Have you been stopped or searched by the police?
Do you think this was because you are black?
Her Majesty's Inspectorate of Constabulary (HMIC), which oversees the police forces in England and Wales, found that the amount of black people stopped by police were still at an exceptionally high level compared to that of white people.
The 2016 HMIC report identified the worst forces for obeying a scheme they had voluntarily signed up for as Cumbria, Gloucestershire, Leicestershire, Lincolnshire, Staffordshire, South Wales and Wiltshire. The officer leading the report identified that "the big issue with stop and search, the issue of disproportionality...has been around for many years".
In response to this discriminatory practice, the Government threatened to pass new laws if the police forces did not reform adequately.
Despite this Government pressure, black people are still six times more likely to be stopped by officers than white people. Furthermore, eight out of ten of these stops do not even result in an arrest or provide any evidence of criminality.
The Home Secretary, Amber Rudd, has said that the disproportionate stops directed against black people were due to prejudice and that "no-one should be stopped on the basis of their race or ethnicity".

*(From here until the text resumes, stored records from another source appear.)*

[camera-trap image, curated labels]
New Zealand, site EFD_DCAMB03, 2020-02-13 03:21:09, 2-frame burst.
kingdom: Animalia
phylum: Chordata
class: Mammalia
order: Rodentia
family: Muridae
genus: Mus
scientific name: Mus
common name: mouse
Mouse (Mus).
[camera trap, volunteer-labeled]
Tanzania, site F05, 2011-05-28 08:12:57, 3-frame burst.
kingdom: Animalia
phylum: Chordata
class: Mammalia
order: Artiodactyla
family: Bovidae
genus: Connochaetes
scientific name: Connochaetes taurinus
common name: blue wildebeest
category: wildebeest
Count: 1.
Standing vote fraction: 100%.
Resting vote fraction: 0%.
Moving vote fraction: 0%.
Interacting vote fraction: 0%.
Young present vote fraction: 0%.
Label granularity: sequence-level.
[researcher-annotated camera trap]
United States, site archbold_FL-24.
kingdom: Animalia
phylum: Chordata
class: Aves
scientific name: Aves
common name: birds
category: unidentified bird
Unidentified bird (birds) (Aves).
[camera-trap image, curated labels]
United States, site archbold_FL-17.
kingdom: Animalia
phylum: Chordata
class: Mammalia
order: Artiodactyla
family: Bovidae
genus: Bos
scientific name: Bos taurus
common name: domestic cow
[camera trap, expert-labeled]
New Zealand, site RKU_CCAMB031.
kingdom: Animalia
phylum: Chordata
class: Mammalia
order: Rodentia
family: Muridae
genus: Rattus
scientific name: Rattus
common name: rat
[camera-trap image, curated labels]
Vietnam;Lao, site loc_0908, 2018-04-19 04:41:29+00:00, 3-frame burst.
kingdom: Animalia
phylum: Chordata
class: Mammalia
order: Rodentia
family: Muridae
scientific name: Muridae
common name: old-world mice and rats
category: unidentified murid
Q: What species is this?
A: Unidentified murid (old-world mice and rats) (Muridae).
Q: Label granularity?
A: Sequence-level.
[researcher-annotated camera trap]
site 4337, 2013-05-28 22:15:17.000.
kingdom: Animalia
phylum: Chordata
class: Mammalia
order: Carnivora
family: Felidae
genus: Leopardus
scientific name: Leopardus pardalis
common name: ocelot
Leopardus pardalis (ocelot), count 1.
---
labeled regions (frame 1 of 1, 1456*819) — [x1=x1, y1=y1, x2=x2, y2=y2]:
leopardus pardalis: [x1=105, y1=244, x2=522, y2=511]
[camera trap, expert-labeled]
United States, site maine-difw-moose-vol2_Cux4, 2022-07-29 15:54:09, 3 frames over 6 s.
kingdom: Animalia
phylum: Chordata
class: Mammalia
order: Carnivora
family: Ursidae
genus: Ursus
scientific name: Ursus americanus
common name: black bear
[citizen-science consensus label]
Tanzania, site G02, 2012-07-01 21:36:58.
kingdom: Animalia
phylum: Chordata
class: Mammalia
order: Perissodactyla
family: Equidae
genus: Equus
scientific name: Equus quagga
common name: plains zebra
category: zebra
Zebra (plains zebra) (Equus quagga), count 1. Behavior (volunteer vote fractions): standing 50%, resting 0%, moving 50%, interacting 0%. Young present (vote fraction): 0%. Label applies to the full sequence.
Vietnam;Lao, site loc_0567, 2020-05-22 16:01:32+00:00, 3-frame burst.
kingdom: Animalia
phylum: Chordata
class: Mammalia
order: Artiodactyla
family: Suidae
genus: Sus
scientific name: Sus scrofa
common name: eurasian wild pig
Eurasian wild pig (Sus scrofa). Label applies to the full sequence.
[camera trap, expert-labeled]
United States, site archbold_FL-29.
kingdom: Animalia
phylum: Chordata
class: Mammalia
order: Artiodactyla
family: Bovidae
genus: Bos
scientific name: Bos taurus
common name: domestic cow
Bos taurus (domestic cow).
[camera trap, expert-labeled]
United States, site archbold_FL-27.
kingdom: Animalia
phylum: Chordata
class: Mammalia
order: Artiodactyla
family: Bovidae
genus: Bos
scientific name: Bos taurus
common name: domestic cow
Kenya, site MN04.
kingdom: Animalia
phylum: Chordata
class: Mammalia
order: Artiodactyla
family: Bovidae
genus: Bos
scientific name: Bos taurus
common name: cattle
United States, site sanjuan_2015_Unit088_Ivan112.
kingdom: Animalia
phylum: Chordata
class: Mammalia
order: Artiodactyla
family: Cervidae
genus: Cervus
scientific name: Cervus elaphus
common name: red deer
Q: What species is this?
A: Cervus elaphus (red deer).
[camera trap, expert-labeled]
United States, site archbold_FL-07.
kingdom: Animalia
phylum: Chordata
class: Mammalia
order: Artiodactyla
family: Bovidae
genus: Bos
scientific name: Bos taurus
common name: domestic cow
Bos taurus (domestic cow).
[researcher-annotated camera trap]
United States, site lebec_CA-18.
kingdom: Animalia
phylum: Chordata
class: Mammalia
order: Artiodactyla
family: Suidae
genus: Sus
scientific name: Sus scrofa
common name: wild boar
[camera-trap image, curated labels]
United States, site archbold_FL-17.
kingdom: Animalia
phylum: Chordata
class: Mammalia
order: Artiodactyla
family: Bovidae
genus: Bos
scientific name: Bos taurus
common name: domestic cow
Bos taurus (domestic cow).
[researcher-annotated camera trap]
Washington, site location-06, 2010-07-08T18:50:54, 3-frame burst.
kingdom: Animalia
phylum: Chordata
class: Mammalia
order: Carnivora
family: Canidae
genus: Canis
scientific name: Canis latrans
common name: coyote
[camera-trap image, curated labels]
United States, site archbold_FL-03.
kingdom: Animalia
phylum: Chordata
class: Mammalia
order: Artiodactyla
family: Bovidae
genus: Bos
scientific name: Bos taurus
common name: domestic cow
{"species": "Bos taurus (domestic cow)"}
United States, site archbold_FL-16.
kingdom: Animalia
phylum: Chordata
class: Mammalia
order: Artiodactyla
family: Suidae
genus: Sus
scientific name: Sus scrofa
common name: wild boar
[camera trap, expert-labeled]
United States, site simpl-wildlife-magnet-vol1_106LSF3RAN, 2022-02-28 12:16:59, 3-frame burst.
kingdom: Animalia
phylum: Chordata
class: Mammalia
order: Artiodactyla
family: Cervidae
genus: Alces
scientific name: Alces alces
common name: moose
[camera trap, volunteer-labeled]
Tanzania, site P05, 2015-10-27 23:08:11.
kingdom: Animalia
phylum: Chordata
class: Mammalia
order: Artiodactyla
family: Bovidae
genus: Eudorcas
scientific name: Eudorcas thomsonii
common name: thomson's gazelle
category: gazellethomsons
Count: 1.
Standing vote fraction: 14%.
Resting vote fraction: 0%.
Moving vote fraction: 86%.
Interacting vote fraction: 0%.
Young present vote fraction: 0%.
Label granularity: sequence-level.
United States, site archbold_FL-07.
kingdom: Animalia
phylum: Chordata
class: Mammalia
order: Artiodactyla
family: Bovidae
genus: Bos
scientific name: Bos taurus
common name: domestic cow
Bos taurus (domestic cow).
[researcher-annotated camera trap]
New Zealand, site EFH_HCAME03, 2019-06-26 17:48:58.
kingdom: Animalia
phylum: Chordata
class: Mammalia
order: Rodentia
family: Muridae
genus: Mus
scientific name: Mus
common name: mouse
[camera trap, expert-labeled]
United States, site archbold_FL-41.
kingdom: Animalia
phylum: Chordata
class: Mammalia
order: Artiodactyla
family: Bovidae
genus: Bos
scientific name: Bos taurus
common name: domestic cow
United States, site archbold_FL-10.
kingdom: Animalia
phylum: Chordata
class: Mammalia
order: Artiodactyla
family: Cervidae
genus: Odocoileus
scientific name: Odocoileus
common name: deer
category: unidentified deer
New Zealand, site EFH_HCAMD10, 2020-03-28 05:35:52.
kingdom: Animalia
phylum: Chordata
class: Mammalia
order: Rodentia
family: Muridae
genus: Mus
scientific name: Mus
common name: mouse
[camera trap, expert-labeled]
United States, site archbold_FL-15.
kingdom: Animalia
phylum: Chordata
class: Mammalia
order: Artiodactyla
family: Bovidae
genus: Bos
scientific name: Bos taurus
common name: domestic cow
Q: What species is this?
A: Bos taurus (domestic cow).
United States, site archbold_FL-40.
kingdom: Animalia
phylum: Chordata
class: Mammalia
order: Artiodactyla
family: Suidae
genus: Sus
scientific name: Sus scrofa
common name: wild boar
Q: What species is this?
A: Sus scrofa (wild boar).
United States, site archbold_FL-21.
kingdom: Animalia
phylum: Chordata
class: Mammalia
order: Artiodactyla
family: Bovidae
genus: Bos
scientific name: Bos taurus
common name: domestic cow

A spokesperson from 'Black Lives Matter UK' has commented that the figures show that searches are "prejudice led" and it demonstrates the institutional racism inherent in the UK police forces. This institutional racism goes back nearly twenty years and was famously highlighted in the Macpherson Report (1999) which reviewed the investigation of the Metropolitan police into the racist murder of the black teenager, Stephen Lawrence.